- Genre: Contemporary art biennale
- Begins: 2015
- Frequency: Every two years
- Location(s): Kyiv, Ukraine
- Website: https://kyivbiennial.org/en

= Kyiv Biennial =

Art forum

Kyiv Biennial is an international contemporary art biennale, held every two years in Kyiv, Ukraine. First edition of the event was held in 2015. Since its beginning Kyiv Biennial is organized by the Visual Culture Research Center.

In 2019, Kyiv Biennial became a member of Alliance of Eastern European Biennales along with Prague Biennale Matter of Art, Biennale Warszawa, Budapest OFF-Biennale and Riga Survival Kit Festival.

== History ==
Kyiv Biennial was founded in 2015, with its first event "The School of Kyiv", being held on 8 September 2015, with its main venue being The House of Clothes in Central Kyiv. Structurally it included six "schools" – conceptual platforms created to promote the dialogue between Ukrainian and international artists, intellectuals, and the public. In the spring of 2016, in collaboration with various European cultural institutions, The School of Kyiv expanded, with its departments being opened in more than 8 cities across Europe. Overall, around 70 artists took place in the event.

The second edition of the event "Kyiv International" was held from 20 October to 26 November 2017 in the building of State Scientific and Technical Library of Ukraine. Its main theme was exploration of European politics and the ideas of internationalism. Structurally the event was divided into 8 projects. In May 2018, the second part of this event took place, "Kyiv International – '68 TODAY", timed to the 50th anniversary of the May riots of 1968.

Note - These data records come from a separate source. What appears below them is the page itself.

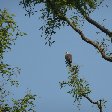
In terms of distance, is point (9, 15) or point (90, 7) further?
point (9, 15)

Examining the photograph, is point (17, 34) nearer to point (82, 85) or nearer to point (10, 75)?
point (10, 75)

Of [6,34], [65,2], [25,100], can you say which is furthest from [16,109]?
[65,2]

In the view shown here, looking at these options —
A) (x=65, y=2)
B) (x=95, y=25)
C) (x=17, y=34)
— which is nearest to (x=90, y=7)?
(x=65, y=2)

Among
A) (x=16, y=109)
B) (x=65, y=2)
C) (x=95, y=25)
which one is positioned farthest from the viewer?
(x=16, y=109)

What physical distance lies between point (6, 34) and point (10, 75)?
9.09 ft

The third Kyiv Biennial, "Black Cloud", was held from 10 October to 23 November 2019. It focused on the themes of political and cultural role of modern information technologies, as well as social transformations that have happened in Eastern Europe over the past three decades. The event was held in the building of Scientific and Technical Library of Igor Sikorsky Kyiv Polytechnic Institute.

The fourth Kyiv Biennial, "Allied", was held from 16 October to 14 November 2021 in the House of Cinema building in Kyiv. The main focus of the event was collaboration between art communities of Eastern Europe.

The fifth edition of Kyiv Biennial was international, and took place in Kyiv, Ivano-Frankivsk, Uzhhorod, Vienna, Warsaw and Berlin starting in October 2023, finishing in 2024.